Le but de Veolia, éviter de rejeter du gaz carbonique dans l’atmosphère pour le réutiliser. La station travaille notamment pour le transformer en algues. « Les algues utilisent le gaz carbonique pour se développer et chercher à valoriser ces algues par exemple pour l’alimentation animale » souligne Alain Le Divenach.

 

Faire rouler des véhicules à l’hydrogène vert 

À l’issue de cette transformation des déchets en source d’énergie renouvelable, Veolia prévoit d’alimenter certains types de transports lourds. En effet, bus, camions et bennes à ordures ménagères pourraient bénéficier de l’hydrogène vert. Des véhicules qui iraient se recharger directement à la station d’épuration.

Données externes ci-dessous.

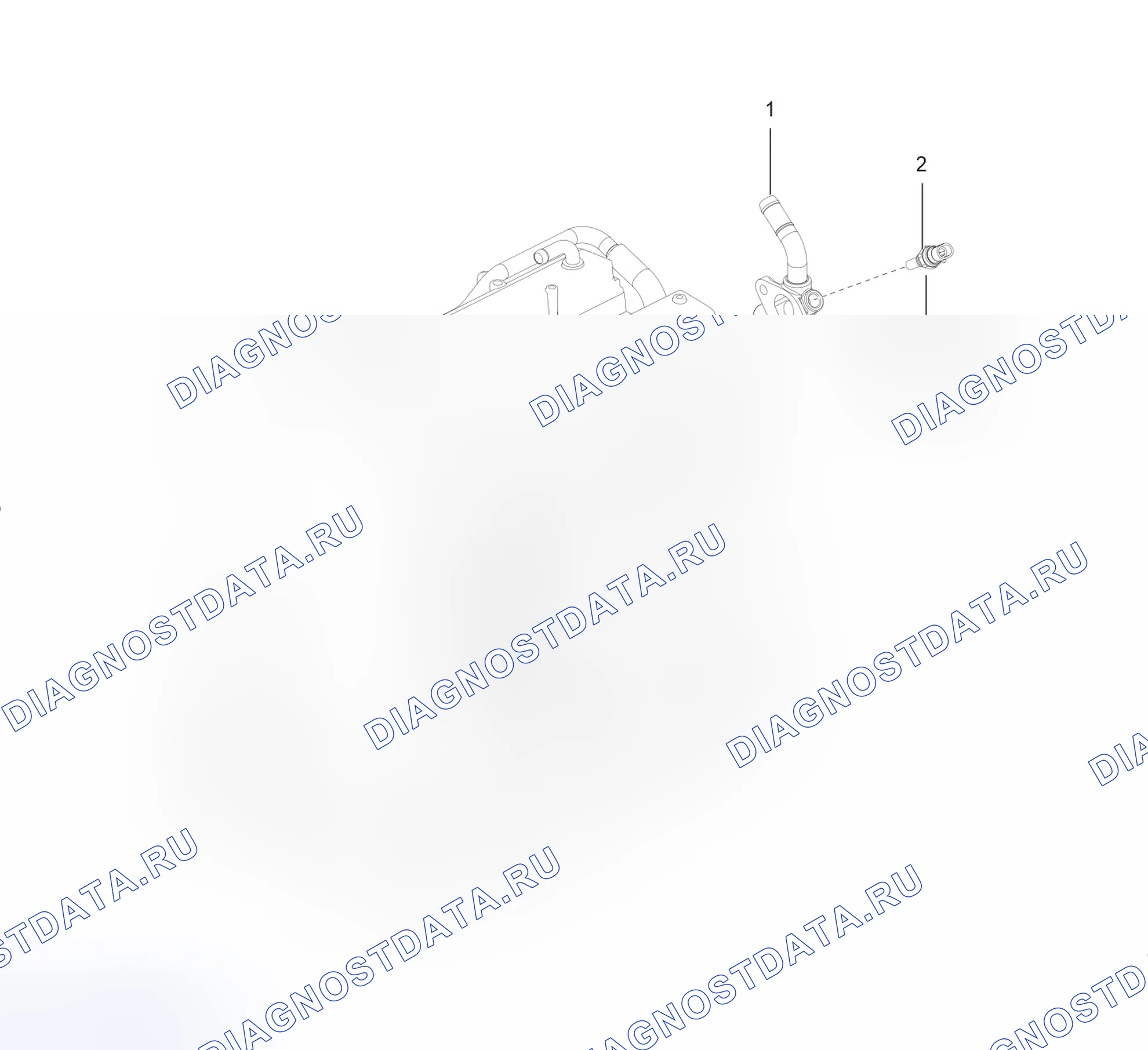 Схема расположения датчика температуры ОЖ — Great Wall Wingle-5. Great-Wall Wingle 5 I
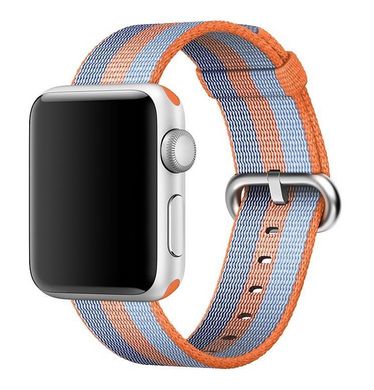 Ремешок STR Woven Nylon Band for Apple Watch 42/44 mm - Orange Stripe, цена | Фото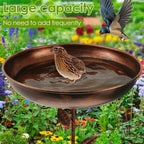 Bebedero elegante para pájaros de jardín con soporte ajustable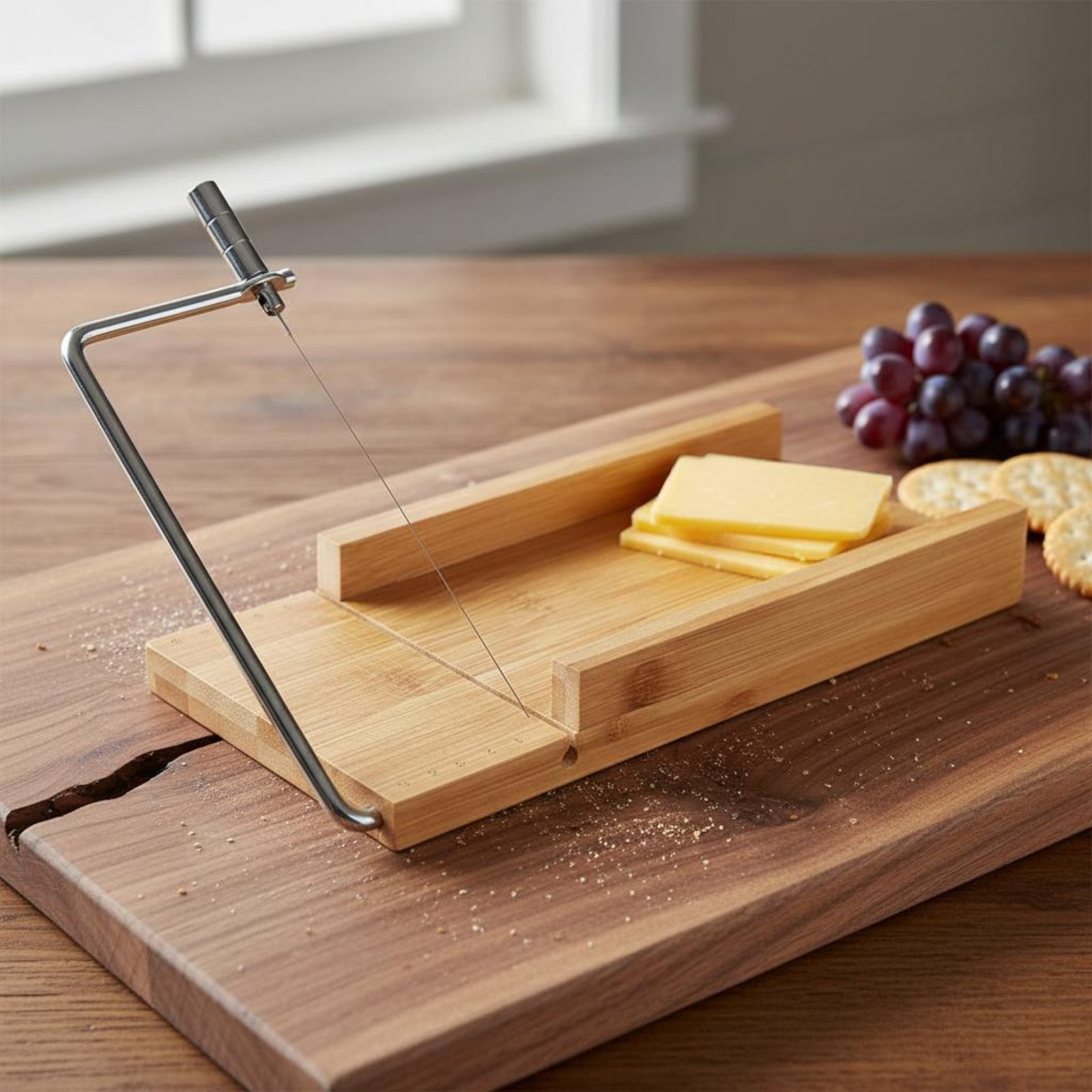 Wire Cutter Board Cuts Smoothl - Bamboo Cutting Board reseña y precio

Une telle source d’énergie correspond à une recharge en hydrogène aussi rapide qu’une recharge en essence ou en gazoil pour un véhicule. Le tout pour un résultat nettement moins polluant. Comme l’explique Alain Le Divenach, « le seul rejet dans l’atmosphère c’est la vapeur d’eau ». Ainsi, aucun gaz nocif n’est rejeté par le véhicule.

Un tel procédé met en valeur chaque déchet pour le réutiliser et a de quoi devenir attractif à l’avenir. Cette production d’hydrogène renouvelable « intéresse beaucoup de monde à la fois au niveau du pilote et sur des installation futures ». Dès l’été 2021, l’hydrogène vert devrait d’ailleurs alimenter deux véhicules et une navette maritime.